▸ **TEXT ZUR ANALYSE**
Die Fahrt der Division tief ins Binnenland hinein war eine reine Propagandashow im Auftrag des Reichsmarineamtes unter dem späteren Groß-, zu dieser Zeit aber noch Vizeadmiral (mit „zwei Sternen“) Alfred Tirpitz. Die Idee eines Torpedoboot-Besuches im Rheinland hatten allerdings prominente Mitglieder vom „Deutschen Flottenverein“ und der „Deutschen Kolonialgesellschaft“ in Köln unterbreitet, die im März 1900 bei „Seiner Excellenz“ Tirpitz vorstellig geworden waren und besonders aggressiv für die ehrgeizigen Flottenpläne ihres Kaisers trommelten. Die Agitation für die dem Reichstag Ende Januar 1900 vorgelegte Novelle zum Ersten Flottengesetz, mit der die Anzahl der Schlachtschiffe mal gerade verdoppelt werden sollte, hatte zu diesem Zeitpunkt und parallel zu den anlaufenden parlamentarischen Beratungen ihren Höhepunkt erreicht.

Nach Überzeugung des Flottenvereins könne „eine erhebliche Förderung des Flottengedankens in den Rheinlanden erzielt werden“, zumal sich für „gewöhnliche Marine-Vorträge wenig Neigung“ zeige. Und die „Kolonialgesellschaft“ sekundierte: „Wir wüssten kaum ein geeigneteres Mittel, die rheinische Bevölkerung für die Marine zu begeistern, als der Besuch einer Flotte.“2 Tirpitz und sein kongenialer Kampagnenchef Korvettenkapitän August von Heeringen (1855 - 1927) – der, so Tirpitz, „feurige Herr für die Aufrüttelung des Volkes“3 - griffen den Vorschlag in für sie typischer Manier auf: Nicht nur ein einzelnes Boot (wie fünf Jahre zuvor das Torpedoboot S55, das anlässlich der Feierlichkeiten zum 25sten Jahrestages der Sedan-Schlacht am Niederwalddenkmal bei Rüdesheim den Rhein hinauf gefahren war), sondern gleich eine ganze Division - bestehend aus sechs kleineren Schiffen und einem Divisions-Führungsboot - sollte zu dieser Demonstration in Marsch gesetzt und in den Dienst der Flottenwerbung zwecks „Förderung des Flottengedankens in dieser Gegend“ gestellt werden, um „einmal der dortigen Bevölkerung den taktischen Verband unserer Torpedoboote geschlossen vorzuführen und dann, um möglichst allen Besuchern Gelegenheit zu geben, die Boote genau zu besichtigen.“4 So der Sprechzettel von Heeringens für einen Immediat- (also direkt und persönlich gehaltenen) Vortrag seines Chefs Tirpitz beim deutschen Kaiser. Das war am Samstag, den 31. März 1900.

▸ **AUFGABE**
Führen Sie den Text über die Werbefahrt der Torpedoboote ins Rheinland nach seinem letzten Satz weiter. Die anschließenden Einträge sind eigenständiges Material.

▸ **BEREITGESTELLTE DATEN**
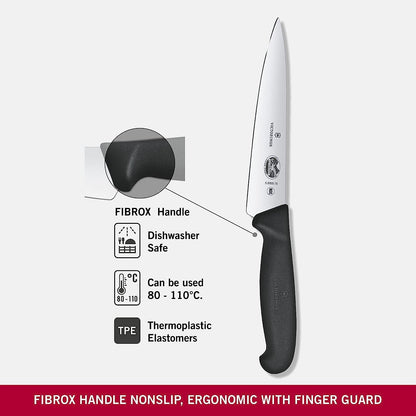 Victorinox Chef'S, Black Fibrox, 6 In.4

...

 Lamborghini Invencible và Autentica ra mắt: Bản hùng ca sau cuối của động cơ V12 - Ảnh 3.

▸ **ANTWORT**
Schon am 3. April telegrafierte der von der Idee elektrisierte und begeisterte Wilhelm II. (1859 - 1941) an den Kölner Oberbürgermeister Wilhelm Becker (1835 - 1924), dass auf seinen „Befehl eine Torpedobootsdivision den Rhein hinauffahren“ würde. Und weiter: „Dieselbe hat Ordre, Köln anzulaufen und vom Meere einen Gruß zu überbringen. Ich empfehle sie den gastfreien und lebensfrohen Bürgern von Köln. Alaaf Köln. Wilhelm I. R.“ Das Dankestelegramm des Kölner Oberbürgermeisters, ganz im damals üblichen Ton eines ergebenen Untertans, an den „Imperator Rex (I. R.)“ ging postwendend heraus: „Geruhen Eure Majestät für das huldvolle Telegramm untertänigsten Dank entgegenzunehmen. Die Ankunft eines Teils von Eurer Majestät Flotte wird Kölns Bürgerschaft zur größten Freude gereichen, und es wird der Empfang umso herrlicher sein, als dadurch die Zeit der Hansa und des Eintreffens des ersten Torpedoboots am Rhein im Jahre 1895 in Erinnerung gebracht wird.“5

Der harmlos daherkommende Kaiser-„Gruß vom Meer“ wurde fortan für die gesamte Fahrt zur zentralen und dutzendfach zitierten harmlosen Metapher für ein letztlich säbelrasselndes Manöver, das Wilhelm II. mit einer „Allerhöchsten Kabinettsorder“ vom 21. April schließlich anordnete.

Die Presse kündigte erwartungsvoll an, dass „den Rheinstädten eine vollständig kriegsfähig ausgerüstete Torpedobootsdivision vorgeführt werde, die zu den besten ihrer Zeit“ gehöre und dass „ein Stück unserer Wehrkraft zur See unmittelbar vor Augen geführt“6 werde. Die Texte und weitere Detail-Informationen zum Torpedowesen im Allgemeinen sowie zu den einzelnen Schiffen und deren Besatzungen im Besonderen hatte das umtriebige „Nachrichtenbüro“ des Reichsmarineamtes geliefert.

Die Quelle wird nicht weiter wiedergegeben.